> [Document excerpt]:

start

# Asus Mining RX470 4GB BIOS could not be found ...



## MTF96zn (Mar 9, 2019)

Hello
 I could not find bios for this Mining Graphics card     https://www.asus.com/Graphics-Cards/MINING-RX470-4G/     .
Actually I want  to change it's bios to convert from mining edition to gaming edition  so is there any equivalent BIOS to this card to make that happen ???

I watched this video from youtube : 







    and I thought why not I have similar card and I can make a good use of this mod but I hit the rock bottom coz I could not find the bios not even the original BIOS for the card so how come I could find a gaming  variant BIOS for Mining card as in the youtube video ... I only need a working bios file  So please help me out to fix this matter if possible for you guyz thank you alot


----------



## FreedomEclipse (Mar 9, 2019)

Hello, Welcome to TechPowerUp. Your call is important to us. Unfortunately all lines are busy, Please hold the line and an operator will be with you as soon as they are available <waiting queue music>

@eidairaman1 


Can i suggest that you prepare your card by removing the cooler and giving us a picture of the GPU die itself and of the memory. Seeing the model numbers on both will greatly reduce the time needed in finding the right bios. a MPN or SKU number would also be helpful.


----------



## MTF96zn (Mar 9, 2019)

FreedomEclipse said:


> Hello, Welcome to TechPowerUp. Your call is important to us. Unfortunately all lines are busy, Please hold the line and an operator will be with you as soon as they are available <waiting queue music>
> 
> @eidairaman1
> 
> ...


thank you very much for fast response I will send these picture that you requested as fast as possible


----------



## eidairaman1 (Mar 9, 2019)

Im on my day job, so it will take a bit, dont abandon the forum, you will be provided an answer



MTF96zn said:


> Hello
> I could not find bios for this Mining Graphics card     https://www.asus.com/Graphics-Cards/MINING-RX470-4G/     .
> Actually I want  to change it's bios to convert from mining edition to gaming edition  so is there any equivalent BIOS to this card to make that happen ???
> 
> ...

end

> [Provided data]:

start

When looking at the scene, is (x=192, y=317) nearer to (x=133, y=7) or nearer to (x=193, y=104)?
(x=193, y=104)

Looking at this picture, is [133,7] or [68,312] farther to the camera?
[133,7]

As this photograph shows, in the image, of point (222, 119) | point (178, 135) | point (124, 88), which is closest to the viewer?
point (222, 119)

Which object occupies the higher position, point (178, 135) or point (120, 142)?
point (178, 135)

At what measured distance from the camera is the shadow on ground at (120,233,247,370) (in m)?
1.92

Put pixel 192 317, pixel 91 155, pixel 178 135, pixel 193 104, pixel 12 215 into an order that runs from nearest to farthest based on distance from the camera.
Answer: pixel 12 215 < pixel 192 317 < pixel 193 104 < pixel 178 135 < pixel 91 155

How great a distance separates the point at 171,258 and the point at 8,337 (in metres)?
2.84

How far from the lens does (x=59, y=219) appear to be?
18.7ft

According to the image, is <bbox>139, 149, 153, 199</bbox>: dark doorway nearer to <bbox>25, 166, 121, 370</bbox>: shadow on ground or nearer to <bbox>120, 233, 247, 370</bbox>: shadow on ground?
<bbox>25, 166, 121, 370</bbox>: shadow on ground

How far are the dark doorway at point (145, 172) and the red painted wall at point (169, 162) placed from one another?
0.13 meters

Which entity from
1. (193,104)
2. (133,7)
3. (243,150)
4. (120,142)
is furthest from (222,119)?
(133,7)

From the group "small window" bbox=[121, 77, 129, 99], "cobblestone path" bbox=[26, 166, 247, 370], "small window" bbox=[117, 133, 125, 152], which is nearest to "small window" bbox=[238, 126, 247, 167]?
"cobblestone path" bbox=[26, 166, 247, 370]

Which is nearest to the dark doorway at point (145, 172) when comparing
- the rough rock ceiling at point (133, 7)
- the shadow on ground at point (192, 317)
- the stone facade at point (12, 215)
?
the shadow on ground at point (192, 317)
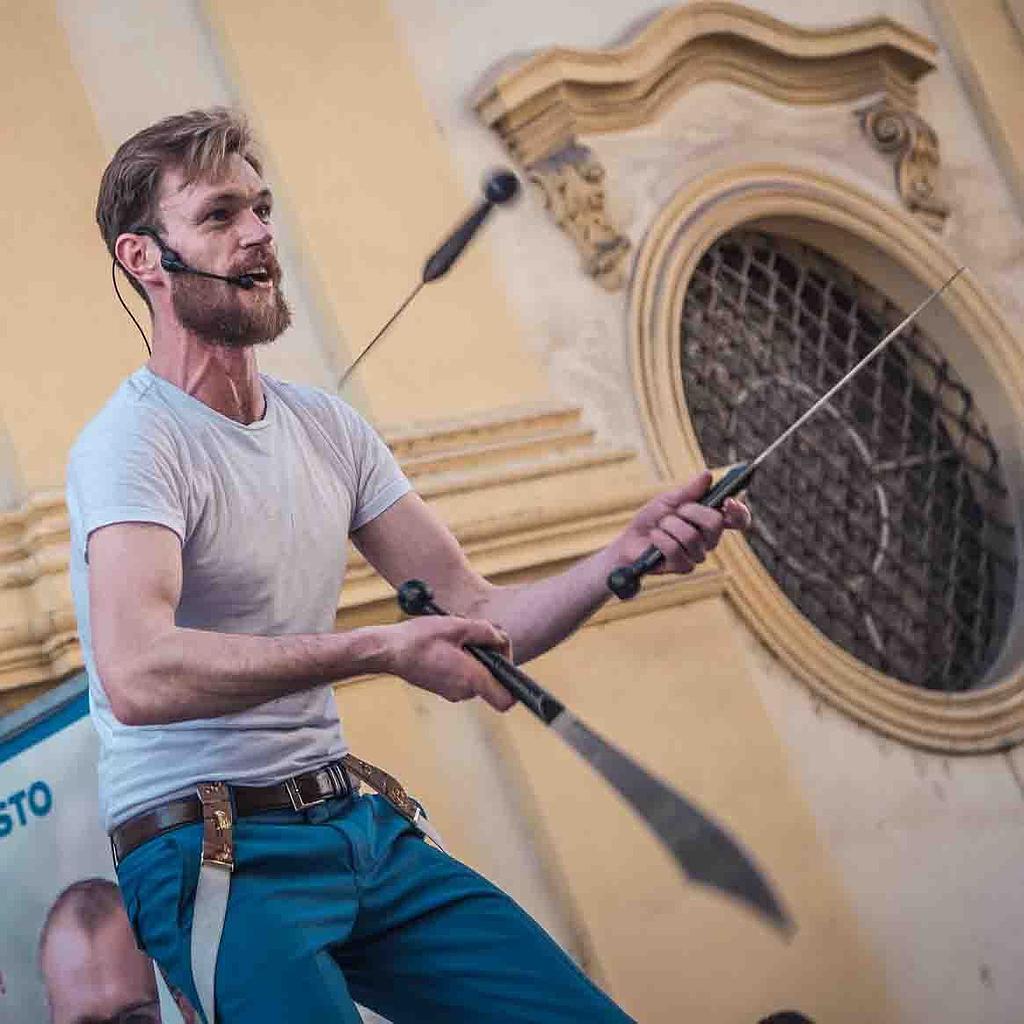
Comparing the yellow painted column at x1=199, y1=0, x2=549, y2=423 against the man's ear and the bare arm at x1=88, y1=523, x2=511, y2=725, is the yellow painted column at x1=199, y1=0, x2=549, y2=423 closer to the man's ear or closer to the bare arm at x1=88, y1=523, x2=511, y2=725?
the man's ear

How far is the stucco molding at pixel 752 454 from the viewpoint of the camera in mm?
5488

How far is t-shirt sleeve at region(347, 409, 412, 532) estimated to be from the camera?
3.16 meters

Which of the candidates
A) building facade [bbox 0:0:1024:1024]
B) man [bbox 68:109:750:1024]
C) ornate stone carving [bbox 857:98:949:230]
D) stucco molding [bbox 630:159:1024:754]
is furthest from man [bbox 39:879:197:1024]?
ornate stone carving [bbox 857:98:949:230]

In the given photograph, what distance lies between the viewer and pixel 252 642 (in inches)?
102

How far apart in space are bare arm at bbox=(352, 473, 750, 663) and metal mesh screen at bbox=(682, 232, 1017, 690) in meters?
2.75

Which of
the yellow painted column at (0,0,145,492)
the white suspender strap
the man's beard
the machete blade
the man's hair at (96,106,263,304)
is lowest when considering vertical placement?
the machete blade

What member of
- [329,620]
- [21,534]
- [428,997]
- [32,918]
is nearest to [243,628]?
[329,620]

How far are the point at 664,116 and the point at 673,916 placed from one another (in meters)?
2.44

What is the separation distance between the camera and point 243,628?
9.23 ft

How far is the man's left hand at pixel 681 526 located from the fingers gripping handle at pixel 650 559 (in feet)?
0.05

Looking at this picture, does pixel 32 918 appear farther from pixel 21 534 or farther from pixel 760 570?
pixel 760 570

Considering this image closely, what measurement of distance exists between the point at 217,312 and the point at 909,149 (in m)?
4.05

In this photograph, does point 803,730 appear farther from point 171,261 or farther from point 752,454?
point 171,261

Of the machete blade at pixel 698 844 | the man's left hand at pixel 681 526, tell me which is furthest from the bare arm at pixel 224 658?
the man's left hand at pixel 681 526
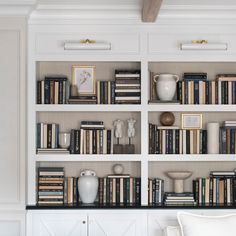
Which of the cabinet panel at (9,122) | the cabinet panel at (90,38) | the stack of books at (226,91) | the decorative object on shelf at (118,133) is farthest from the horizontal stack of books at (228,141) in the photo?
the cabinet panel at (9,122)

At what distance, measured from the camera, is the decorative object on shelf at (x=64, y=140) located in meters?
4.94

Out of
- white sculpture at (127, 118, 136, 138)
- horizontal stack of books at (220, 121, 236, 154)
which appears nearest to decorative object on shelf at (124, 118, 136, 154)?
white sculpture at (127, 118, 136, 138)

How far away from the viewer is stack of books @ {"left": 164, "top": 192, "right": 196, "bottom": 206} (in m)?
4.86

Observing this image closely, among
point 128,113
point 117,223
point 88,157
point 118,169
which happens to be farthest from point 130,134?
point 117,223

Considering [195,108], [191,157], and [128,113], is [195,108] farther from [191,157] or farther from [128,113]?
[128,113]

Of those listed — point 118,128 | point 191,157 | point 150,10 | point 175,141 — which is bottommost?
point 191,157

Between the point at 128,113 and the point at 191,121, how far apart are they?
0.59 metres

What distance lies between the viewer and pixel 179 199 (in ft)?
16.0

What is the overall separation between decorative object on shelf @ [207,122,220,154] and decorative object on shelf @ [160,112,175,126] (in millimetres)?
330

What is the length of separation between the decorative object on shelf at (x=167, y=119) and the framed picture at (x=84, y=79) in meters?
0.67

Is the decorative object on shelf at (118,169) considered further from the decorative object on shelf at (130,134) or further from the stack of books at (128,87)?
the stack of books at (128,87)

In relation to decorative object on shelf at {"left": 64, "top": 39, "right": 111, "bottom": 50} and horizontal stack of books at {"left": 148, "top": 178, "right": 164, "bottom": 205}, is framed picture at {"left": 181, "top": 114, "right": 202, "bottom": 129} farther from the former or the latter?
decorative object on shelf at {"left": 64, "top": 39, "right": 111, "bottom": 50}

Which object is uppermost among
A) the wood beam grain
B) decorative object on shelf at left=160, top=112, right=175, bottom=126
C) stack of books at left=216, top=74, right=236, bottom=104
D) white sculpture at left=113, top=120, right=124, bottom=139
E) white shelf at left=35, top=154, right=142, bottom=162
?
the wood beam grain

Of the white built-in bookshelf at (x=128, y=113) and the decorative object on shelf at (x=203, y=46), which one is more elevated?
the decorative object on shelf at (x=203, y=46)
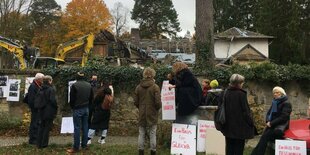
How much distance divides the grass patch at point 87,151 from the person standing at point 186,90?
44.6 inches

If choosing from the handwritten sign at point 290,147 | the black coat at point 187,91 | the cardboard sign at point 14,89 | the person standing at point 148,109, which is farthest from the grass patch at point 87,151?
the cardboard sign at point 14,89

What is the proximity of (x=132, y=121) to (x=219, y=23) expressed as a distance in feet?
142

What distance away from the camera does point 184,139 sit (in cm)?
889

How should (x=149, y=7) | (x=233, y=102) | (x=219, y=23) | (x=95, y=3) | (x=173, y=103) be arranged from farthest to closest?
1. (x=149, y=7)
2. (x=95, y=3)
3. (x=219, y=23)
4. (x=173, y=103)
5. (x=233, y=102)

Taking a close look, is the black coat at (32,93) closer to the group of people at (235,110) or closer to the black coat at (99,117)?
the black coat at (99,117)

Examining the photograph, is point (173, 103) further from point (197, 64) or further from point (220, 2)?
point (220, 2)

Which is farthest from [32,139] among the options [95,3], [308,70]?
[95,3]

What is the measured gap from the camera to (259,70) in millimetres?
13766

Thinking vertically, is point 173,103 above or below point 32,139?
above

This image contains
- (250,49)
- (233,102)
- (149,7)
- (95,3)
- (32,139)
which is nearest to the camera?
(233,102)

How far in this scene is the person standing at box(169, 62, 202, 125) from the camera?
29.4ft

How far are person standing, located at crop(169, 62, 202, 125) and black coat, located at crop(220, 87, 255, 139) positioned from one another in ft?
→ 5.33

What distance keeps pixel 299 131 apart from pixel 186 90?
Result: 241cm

end
start

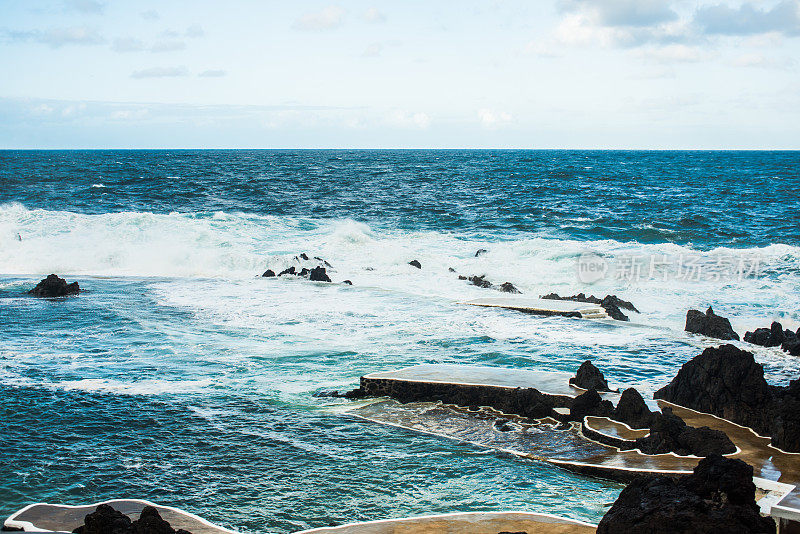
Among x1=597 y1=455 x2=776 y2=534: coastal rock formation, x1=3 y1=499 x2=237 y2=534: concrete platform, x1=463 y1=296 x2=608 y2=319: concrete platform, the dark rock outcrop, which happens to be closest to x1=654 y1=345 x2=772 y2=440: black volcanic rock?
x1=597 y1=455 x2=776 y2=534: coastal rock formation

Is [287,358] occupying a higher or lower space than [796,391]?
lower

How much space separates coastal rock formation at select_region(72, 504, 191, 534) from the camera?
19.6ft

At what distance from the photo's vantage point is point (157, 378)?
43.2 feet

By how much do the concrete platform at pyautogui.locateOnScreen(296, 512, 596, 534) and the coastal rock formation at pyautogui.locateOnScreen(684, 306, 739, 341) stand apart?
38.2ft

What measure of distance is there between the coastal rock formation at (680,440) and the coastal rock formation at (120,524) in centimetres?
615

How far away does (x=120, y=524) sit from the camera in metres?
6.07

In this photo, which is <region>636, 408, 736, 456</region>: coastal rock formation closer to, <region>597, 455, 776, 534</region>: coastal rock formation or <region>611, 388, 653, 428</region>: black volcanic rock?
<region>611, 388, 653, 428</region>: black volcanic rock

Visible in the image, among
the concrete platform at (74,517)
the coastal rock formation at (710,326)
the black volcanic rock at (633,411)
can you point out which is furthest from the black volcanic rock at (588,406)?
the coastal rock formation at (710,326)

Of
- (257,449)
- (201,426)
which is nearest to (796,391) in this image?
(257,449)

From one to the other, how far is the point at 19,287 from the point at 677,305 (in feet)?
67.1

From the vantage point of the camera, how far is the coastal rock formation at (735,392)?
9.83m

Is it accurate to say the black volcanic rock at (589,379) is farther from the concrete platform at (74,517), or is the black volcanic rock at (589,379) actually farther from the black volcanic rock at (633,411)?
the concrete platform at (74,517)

end

> [Task description]: Return the passage of the forum thread word for word, starting at "## FreedomEclipse (Mar" and ending at "also be helpful.". Use only the forum thread, not the lines.

> [Task answer]:
## FreedomEclipse (Mar 9, 2019)

Hello, Welcome to TechPowerUp. Your call is important to us. Unfortunately all lines are busy, Please hold the line and an operator will be with you as soon as they are available <waiting queue music>

@eidairaman1 


Can i suggest that you prepare your card by removing the cooler and giving us a picture of the GPU die itself and of the memory. Seeing the model numbers on both will greatly reduce the time needed in finding the right bios. a MPN or SKU number would also be helpful.